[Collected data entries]
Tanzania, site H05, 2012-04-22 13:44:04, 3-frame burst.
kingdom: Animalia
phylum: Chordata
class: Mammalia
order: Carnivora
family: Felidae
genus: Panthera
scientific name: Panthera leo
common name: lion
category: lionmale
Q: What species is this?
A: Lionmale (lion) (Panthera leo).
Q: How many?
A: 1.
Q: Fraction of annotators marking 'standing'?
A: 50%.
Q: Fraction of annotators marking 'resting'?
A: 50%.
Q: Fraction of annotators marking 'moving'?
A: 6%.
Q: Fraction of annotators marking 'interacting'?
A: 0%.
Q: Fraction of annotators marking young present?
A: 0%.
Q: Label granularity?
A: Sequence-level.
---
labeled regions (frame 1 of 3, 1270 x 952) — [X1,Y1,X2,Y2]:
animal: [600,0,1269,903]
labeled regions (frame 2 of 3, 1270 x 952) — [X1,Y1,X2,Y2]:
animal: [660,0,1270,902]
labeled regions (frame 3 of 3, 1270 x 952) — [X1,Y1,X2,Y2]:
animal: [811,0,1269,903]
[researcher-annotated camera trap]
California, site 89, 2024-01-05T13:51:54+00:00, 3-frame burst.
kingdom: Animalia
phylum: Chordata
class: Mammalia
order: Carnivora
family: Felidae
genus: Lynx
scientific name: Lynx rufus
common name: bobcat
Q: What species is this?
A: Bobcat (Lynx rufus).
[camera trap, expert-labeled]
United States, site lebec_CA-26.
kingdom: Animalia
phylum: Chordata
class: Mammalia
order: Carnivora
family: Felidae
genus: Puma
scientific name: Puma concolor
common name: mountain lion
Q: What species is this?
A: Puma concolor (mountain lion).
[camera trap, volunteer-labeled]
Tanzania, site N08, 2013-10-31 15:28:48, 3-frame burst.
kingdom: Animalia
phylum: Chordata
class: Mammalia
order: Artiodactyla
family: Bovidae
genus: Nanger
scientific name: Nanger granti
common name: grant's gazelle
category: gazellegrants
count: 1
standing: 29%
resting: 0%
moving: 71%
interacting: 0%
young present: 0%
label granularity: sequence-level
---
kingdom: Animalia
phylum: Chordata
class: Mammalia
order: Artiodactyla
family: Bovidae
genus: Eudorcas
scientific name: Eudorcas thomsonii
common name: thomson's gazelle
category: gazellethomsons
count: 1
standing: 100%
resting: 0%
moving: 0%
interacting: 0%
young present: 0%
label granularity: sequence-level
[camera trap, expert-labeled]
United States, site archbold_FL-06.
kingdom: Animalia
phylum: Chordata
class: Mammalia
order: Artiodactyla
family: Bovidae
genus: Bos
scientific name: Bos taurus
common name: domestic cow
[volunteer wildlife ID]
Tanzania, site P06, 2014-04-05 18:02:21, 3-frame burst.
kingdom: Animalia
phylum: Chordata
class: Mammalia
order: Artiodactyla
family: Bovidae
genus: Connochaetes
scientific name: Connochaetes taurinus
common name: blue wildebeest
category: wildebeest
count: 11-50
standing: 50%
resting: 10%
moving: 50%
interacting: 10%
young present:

**TASK REQUIREMENTS:** Please write out every line of the data exactly.

**ANSWER TO THIS TASK:**
Tanzania, site H05, 2012-04-22 13:44:04, 3-frame burst.
kingdom: Animalia
phylum: Chordata
class: Mammalia
order: Carnivora
family: Felidae
genus: Panthera
scientific name: Panthera leo
common name: lion
category: lionmale
Q: What species is this?
A: Lionmale (lion) (Panthera leo).
Q: How many?
A: 1.
Q: Fraction of annotators marking 'standing'?
A: 50%.
Q: Fraction of annotators marking 'resting'?
A: 50%.
Q: Fraction of annotators marking 'moving'?
A: 6%.
Q: Fraction of annotators marking 'interacting'?
A: 0%.
Q: Fraction of annotators marking young present?
A: 0%.
Q: Label granularity?
A: Sequence-level.
---
labeled regions (frame 1 of 3, 1270 x 952) — [X1,Y1,X2,Y2]:
animal: [600,0,1269,903]
labeled regions (frame 2 of 3, 1270 x 952) — [X1,Y1,X2,Y2]:
animal: [660,0,1270,902]
labeled regions (frame 3 of 3, 1270 x 952) — [X1,Y1,X2,Y2]:
animal: [811,0,1269,903]
[researcher-annotated camera trap]
California, site 89, 2024-01-05T13:51:54+00:00, 3-frame burst.
kingdom: Animalia
phylum: Chordata
class: Mammalia
order: Carnivora
family: Felidae
genus: Lynx
scientific name: Lynx rufus
common name: bobcat
Q: What species is this?
A: Bobcat (Lynx rufus).
[camera trap, expert-labeled]
United States, site lebec_CA-26.
kingdom: Animalia
phylum: Chordata
class: Mammalia
order: Carnivora
family: Felidae
genus: Puma
scientific name: Puma concolor
common name: mountain lion
Q: What species is this?
A: Puma concolor (mountain lion).
[camera trap, volunteer-labeled]
Tanzania, site N08, 2013-10-31 15:28:48, 3-frame burst.
kingdom: Animalia
phylum: Chordata
class: Mammalia
order: Artiodactyla
family: Bovidae
genus: Nanger
scientific name: Nanger granti
common name: grant's gazelle
category: gazellegrants
count: 1
standing: 29%
resting: 0%
moving: 71%
interacting: 0%
young present: 0%
label granularity: sequence-level
---
kingdom: Animalia
phylum: Chordata
class: Mammalia
order: Artiodactyla
family: Bovidae
genus: Eudorcas
scientific name: Eudorcas thomsonii
common name: thomson's gazelle
category: gazellethomsons
count: 1
standing: 100%
resting: 0%
moving: 0%
interacting: 0%
young present: 0%
label granularity: sequence-level
[camera trap, expert-labeled]
United States, site archbold_FL-06.
kingdom: Animalia
phylum: Chordata
class: Mammalia
order: Artiodactyla
family: Bovidae
genus: Bos
scientific name: Bos taurus
common name: domestic cow
[volunteer wildlife ID]
Tanzania, site P06, 2014-04-05 18:02:21, 3-frame burst.
kingdom: Animalia
phylum: Chordata
class: Mammalia
order: Artiodactyla
family: Bovidae
genus: Connochaetes
scientific name: Connochaetes taurinus
common name: blue wildebeest
category: wildebeest
count: 11-50
standing: 50%
resting: 10%
moving: 50%
interacting: 10%
young present:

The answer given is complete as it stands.